### STATED GOAL
Go through the listing and set it down exactly, leaving out its pictures.
===== DATASET RECORDS
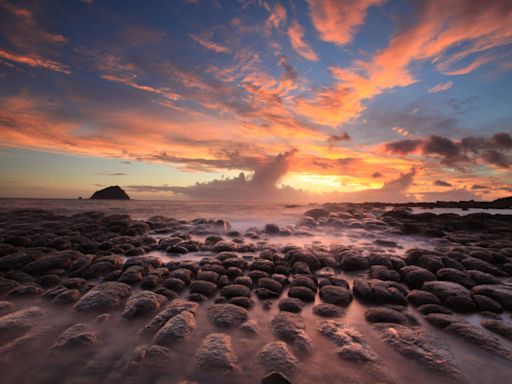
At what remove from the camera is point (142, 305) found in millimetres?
5074

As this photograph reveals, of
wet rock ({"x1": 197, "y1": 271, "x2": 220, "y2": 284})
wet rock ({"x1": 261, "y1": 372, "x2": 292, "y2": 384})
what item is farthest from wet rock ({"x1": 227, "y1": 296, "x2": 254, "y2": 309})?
wet rock ({"x1": 261, "y1": 372, "x2": 292, "y2": 384})

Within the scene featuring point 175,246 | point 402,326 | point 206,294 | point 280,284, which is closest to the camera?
point 402,326

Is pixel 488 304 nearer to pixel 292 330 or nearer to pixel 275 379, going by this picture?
pixel 292 330

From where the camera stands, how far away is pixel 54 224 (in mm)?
15008

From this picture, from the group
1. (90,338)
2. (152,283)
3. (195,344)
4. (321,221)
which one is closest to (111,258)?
(152,283)

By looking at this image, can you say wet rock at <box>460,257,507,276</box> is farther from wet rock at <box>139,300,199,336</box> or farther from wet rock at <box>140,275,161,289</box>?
wet rock at <box>140,275,161,289</box>

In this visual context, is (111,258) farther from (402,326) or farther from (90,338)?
(402,326)

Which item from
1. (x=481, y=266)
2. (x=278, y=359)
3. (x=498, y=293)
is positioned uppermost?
(x=481, y=266)

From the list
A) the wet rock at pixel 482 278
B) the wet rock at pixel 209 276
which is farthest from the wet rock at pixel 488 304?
the wet rock at pixel 209 276

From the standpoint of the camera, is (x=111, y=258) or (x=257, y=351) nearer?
(x=257, y=351)

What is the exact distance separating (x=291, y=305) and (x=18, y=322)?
5.00m

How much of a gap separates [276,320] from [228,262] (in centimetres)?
337

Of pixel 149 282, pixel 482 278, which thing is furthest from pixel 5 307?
pixel 482 278

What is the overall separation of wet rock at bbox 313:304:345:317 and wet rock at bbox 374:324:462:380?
2.38 feet
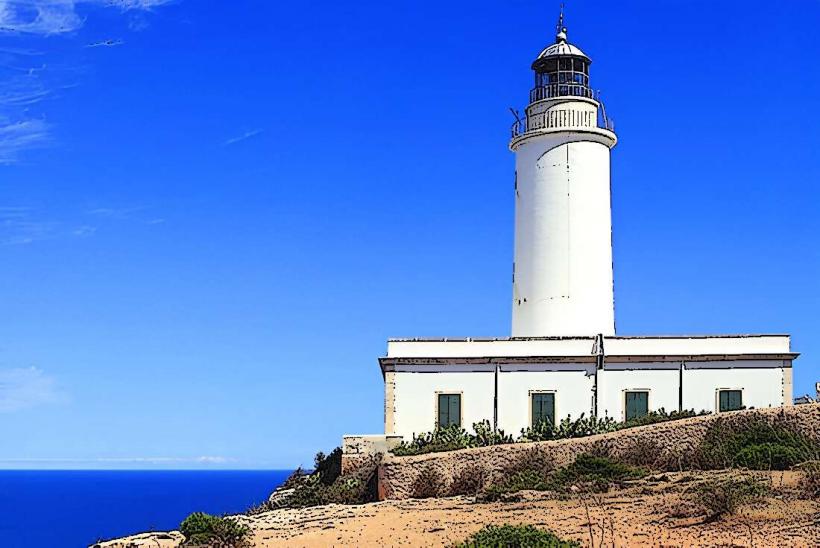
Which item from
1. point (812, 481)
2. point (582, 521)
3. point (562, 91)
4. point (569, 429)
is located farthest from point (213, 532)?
point (562, 91)

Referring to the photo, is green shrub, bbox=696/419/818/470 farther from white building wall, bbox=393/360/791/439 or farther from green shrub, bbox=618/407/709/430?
white building wall, bbox=393/360/791/439

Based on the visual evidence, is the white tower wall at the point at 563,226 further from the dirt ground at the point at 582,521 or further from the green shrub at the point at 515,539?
the green shrub at the point at 515,539

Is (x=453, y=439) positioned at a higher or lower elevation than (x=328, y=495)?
A: higher

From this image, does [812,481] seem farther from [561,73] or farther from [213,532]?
[561,73]

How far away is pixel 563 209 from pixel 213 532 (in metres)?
15.7

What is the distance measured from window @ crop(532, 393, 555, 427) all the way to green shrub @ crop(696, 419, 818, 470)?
6701mm

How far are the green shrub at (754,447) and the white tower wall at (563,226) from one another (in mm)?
8634

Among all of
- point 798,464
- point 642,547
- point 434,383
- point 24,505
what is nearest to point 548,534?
point 642,547

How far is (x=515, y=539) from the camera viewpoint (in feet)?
45.8

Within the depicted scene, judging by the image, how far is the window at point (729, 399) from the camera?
27.4m

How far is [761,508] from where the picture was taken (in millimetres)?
15547

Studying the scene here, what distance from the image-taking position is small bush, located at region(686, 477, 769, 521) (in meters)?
15.3

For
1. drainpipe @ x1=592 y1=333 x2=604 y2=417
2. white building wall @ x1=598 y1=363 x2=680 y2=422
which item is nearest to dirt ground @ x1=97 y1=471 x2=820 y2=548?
drainpipe @ x1=592 y1=333 x2=604 y2=417

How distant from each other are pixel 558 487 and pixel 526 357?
8.89 m
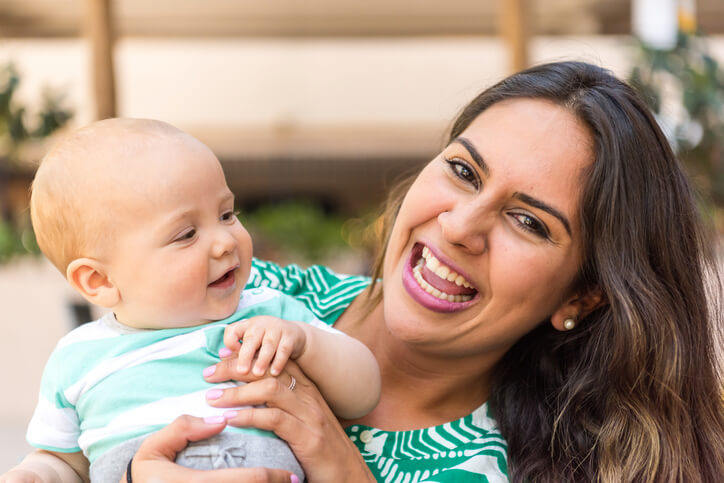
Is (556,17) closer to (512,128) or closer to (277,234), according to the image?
(277,234)

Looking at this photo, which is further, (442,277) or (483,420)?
(483,420)

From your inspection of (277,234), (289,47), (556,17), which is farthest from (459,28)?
(277,234)

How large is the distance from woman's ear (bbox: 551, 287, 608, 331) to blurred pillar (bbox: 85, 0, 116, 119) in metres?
3.46

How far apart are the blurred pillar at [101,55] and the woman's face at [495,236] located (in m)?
3.30

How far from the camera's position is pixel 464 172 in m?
1.74

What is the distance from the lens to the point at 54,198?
→ 1349mm

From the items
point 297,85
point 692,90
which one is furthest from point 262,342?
point 297,85

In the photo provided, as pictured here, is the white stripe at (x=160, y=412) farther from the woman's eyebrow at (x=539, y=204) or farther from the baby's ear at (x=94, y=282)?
the woman's eyebrow at (x=539, y=204)

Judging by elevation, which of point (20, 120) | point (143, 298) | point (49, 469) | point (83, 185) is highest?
point (83, 185)

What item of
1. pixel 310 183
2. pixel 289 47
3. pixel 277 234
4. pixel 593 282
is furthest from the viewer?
pixel 310 183

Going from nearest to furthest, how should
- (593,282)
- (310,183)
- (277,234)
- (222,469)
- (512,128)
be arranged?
(222,469)
(512,128)
(593,282)
(277,234)
(310,183)

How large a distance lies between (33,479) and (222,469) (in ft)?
1.35

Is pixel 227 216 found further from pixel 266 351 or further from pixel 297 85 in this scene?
pixel 297 85

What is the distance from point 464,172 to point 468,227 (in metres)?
0.19
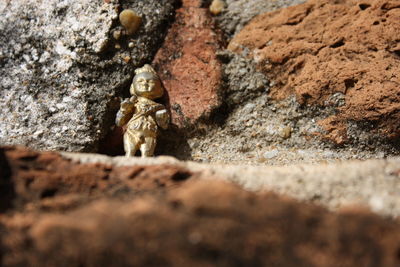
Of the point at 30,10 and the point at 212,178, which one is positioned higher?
the point at 30,10

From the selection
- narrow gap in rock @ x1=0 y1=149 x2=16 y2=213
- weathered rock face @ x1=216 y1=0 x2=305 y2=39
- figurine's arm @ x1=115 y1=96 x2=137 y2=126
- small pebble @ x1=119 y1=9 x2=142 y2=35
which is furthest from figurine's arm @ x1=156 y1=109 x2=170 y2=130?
narrow gap in rock @ x1=0 y1=149 x2=16 y2=213

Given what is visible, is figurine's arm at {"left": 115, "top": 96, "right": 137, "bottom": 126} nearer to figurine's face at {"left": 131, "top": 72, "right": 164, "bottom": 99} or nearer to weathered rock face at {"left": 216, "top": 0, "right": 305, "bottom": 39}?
figurine's face at {"left": 131, "top": 72, "right": 164, "bottom": 99}

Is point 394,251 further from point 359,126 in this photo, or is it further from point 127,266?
point 359,126

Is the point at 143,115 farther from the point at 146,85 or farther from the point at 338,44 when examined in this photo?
the point at 338,44

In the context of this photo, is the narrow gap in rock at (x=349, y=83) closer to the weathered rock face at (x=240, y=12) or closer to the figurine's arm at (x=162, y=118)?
the weathered rock face at (x=240, y=12)

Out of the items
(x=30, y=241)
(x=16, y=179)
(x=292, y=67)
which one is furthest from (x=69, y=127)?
(x=292, y=67)
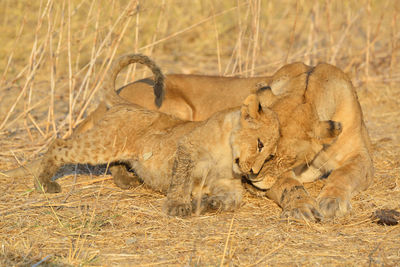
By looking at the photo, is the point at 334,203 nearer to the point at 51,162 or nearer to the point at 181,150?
the point at 181,150

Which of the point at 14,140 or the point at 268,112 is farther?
the point at 14,140

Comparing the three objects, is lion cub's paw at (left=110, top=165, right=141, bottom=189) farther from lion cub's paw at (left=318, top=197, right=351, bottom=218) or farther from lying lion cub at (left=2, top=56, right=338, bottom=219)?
lion cub's paw at (left=318, top=197, right=351, bottom=218)

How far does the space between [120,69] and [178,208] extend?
166cm

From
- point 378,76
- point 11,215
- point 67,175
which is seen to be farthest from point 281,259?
point 378,76

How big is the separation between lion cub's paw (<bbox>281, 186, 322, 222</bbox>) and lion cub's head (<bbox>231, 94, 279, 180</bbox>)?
==========
### ANSWER TO THIS EXERCISE
At what remove from the camera is point (142, 305) found in millimetres?
5074

As this photograph reveals, of
wet rock ({"x1": 197, "y1": 271, "x2": 220, "y2": 284})
wet rock ({"x1": 261, "y1": 372, "x2": 292, "y2": 384})
what item is farthest from wet rock ({"x1": 227, "y1": 296, "x2": 254, "y2": 309})?
wet rock ({"x1": 261, "y1": 372, "x2": 292, "y2": 384})

Within the scene featuring point 175,246 | point 402,326 | point 206,294 | point 280,284, which is closest to the camera?
point 402,326

Is pixel 488 304 nearer to pixel 292 330 or nearer to pixel 275 379, going by this picture?
pixel 292 330

From where the camera stands, how far away is pixel 54 224 (in mm)?
15008

From this picture, from the group
1. (90,338)
2. (152,283)
3. (195,344)
4. (321,221)
which one is closest to (111,258)?
(152,283)

By looking at this image, can you say wet rock at <box>460,257,507,276</box> is farther from wet rock at <box>139,300,199,336</box> or farther from wet rock at <box>140,275,161,289</box>?
wet rock at <box>140,275,161,289</box>

In this visual context, is (111,258) farther from (402,326) or farther from (90,338)?
(402,326)

Which item from
1. (x=481, y=266)
2. (x=278, y=359)
3. (x=498, y=293)
is positioned uppermost?
(x=481, y=266)

From the list
A) the wet rock at pixel 482 278
B) the wet rock at pixel 209 276
which is farthest from the wet rock at pixel 488 304?
the wet rock at pixel 209 276

From the standpoint of the camera, is (x=111, y=258) or (x=257, y=351) nearer?
(x=257, y=351)

What is the exact distance separating (x=291, y=305) and (x=18, y=322)?
5.00m

How much of a gap separates [276,320] from [228,262] (in centimetres)?
337

Of pixel 149 282, pixel 482 278, which thing is furthest from pixel 5 307?
pixel 482 278

What is the overall separation of wet rock at bbox 313:304:345:317 and wet rock at bbox 374:324:462:380?
2.38 feet
Which item from
1. point (812, 481)
2. point (582, 521)
3. point (562, 91)
4. point (569, 429)
is located farthest from point (213, 532)?
point (562, 91)

Referring to the photo, is green shrub, bbox=696/419/818/470 farther from white building wall, bbox=393/360/791/439 or farther from green shrub, bbox=618/407/709/430?
white building wall, bbox=393/360/791/439

Based on the visual evidence, is the white tower wall at the point at 563,226 further from the dirt ground at the point at 582,521 or further from the green shrub at the point at 515,539?
the green shrub at the point at 515,539

Is (x=453, y=439) positioned at a higher or lower elevation than (x=328, y=495)?
A: higher

From this image, does [812,481] seem farther from [561,73] or farther from [213,532]?
[561,73]

How far away is pixel 563 209 from pixel 213 532 (in metres)?
15.7

What is the distance measured from window @ crop(532, 393, 555, 427) all the way to green shrub @ crop(696, 419, 818, 470)?
6701mm

How far are the green shrub at (754,447) and the white tower wall at (563,226) from one another (in mm)?
8634

Among all of
- point 798,464
- point 642,547
- point 434,383
- point 24,505
what is nearest to point 548,534?
point 642,547

How far is (x=515, y=539) from the camera viewpoint (in feet)?
45.8

Within the depicted scene, judging by the image, how far is the window at point (729, 399) from the camera?
27.4m

How far is [761,508] from where the picture was taken (in millimetres)?
15547

Studying the scene here, what distance from the image-taking position is small bush, located at region(686, 477, 769, 521) (in meters)?
15.3

For
1. drainpipe @ x1=592 y1=333 x2=604 y2=417
2. white building wall @ x1=598 y1=363 x2=680 y2=422
which item is nearest to dirt ground @ x1=97 y1=471 x2=820 y2=548?
drainpipe @ x1=592 y1=333 x2=604 y2=417

How distant from each other are pixel 558 487 and pixel 526 357?
8.89 m
Is (556,17) closer to (512,128) or closer to (277,234), according to the image?
(277,234)

Looking at this photo, which is further, (442,277) or (483,420)?
(483,420)

From your inspection of (277,234), (289,47), (556,17), which is farthest from (459,28)?
(277,234)

How large is the distance from woman's ear (bbox: 551, 287, 608, 331) to blurred pillar (bbox: 85, 0, 116, 119) in metres?
3.46

How far apart are the blurred pillar at [101,55] and the woman's face at [495,236] located (in m)?
3.30

How far from the camera's position is pixel 464 172 in m?
1.74

What is the distance from the lens to the point at 54,198?
→ 1349mm

From the items
point 297,85
point 692,90
which one is furthest from point 262,342?
point 297,85

In the photo provided, as pictured here, is the white stripe at (x=160, y=412) farther from the woman's eyebrow at (x=539, y=204) or farther from the baby's ear at (x=94, y=282)?
the woman's eyebrow at (x=539, y=204)

Judging by elevation, which of point (20, 120) | point (143, 298) | point (49, 469) | point (83, 185) is highest?
point (83, 185)

What item of
1. pixel 310 183
2. pixel 289 47
3. pixel 277 234
4. pixel 593 282
is furthest from the viewer?
pixel 310 183

Going from nearest to furthest, how should
- (593,282)
- (310,183)
- (277,234)
- (222,469)
- (512,128)
be arranged?
(222,469)
(512,128)
(593,282)
(277,234)
(310,183)

How large a distance lies between (33,479) and (222,469) (in ft)?
1.35

Is pixel 227 216 found further from pixel 266 351 or further from pixel 297 85 in this scene?
pixel 297 85

What is the distance from point 464,172 to point 468,227 (in metres)?
0.19
Of the point at 30,10 and the point at 212,178, which one is positioned higher?
the point at 30,10

From the selection
- narrow gap in rock @ x1=0 y1=149 x2=16 y2=213
- weathered rock face @ x1=216 y1=0 x2=305 y2=39
- figurine's arm @ x1=115 y1=96 x2=137 y2=126
- small pebble @ x1=119 y1=9 x2=142 y2=35
which is furthest from figurine's arm @ x1=156 y1=109 x2=170 y2=130?
narrow gap in rock @ x1=0 y1=149 x2=16 y2=213

Given what is visible, is figurine's arm at {"left": 115, "top": 96, "right": 137, "bottom": 126} nearer to figurine's face at {"left": 131, "top": 72, "right": 164, "bottom": 99} or nearer to weathered rock face at {"left": 216, "top": 0, "right": 305, "bottom": 39}?
figurine's face at {"left": 131, "top": 72, "right": 164, "bottom": 99}

Is point 394,251 further from point 359,126 in this photo, or is it further from point 127,266?
point 359,126

Is the point at 143,115 farther from the point at 146,85 or farther from the point at 338,44 when examined in this photo?
the point at 338,44

In the context of this photo, is the narrow gap in rock at (x=349, y=83) closer to the weathered rock face at (x=240, y=12) or closer to the figurine's arm at (x=162, y=118)?
the weathered rock face at (x=240, y=12)

Out of the items
(x=30, y=241)
(x=16, y=179)
(x=292, y=67)
which one is furthest from (x=69, y=127)?
(x=292, y=67)
By looking at the photo, is the point at 334,203 nearer to the point at 51,162 or nearer to the point at 181,150?
the point at 181,150

Which of the point at 14,140 or the point at 268,112 is farther?
the point at 14,140

Comparing the three objects, is lion cub's paw at (left=110, top=165, right=141, bottom=189) farther from lion cub's paw at (left=318, top=197, right=351, bottom=218) or farther from lying lion cub at (left=2, top=56, right=338, bottom=219)?
lion cub's paw at (left=318, top=197, right=351, bottom=218)

How far does the space between [120,69] and [178,208] extend?
166cm

From
- point 378,76
- point 11,215
- point 67,175
which is seen to be farthest from point 281,259?
point 378,76

How big is the separation between lion cub's paw (<bbox>281, 186, 322, 222</bbox>) and lion cub's head (<bbox>231, 94, 279, 180</bbox>)?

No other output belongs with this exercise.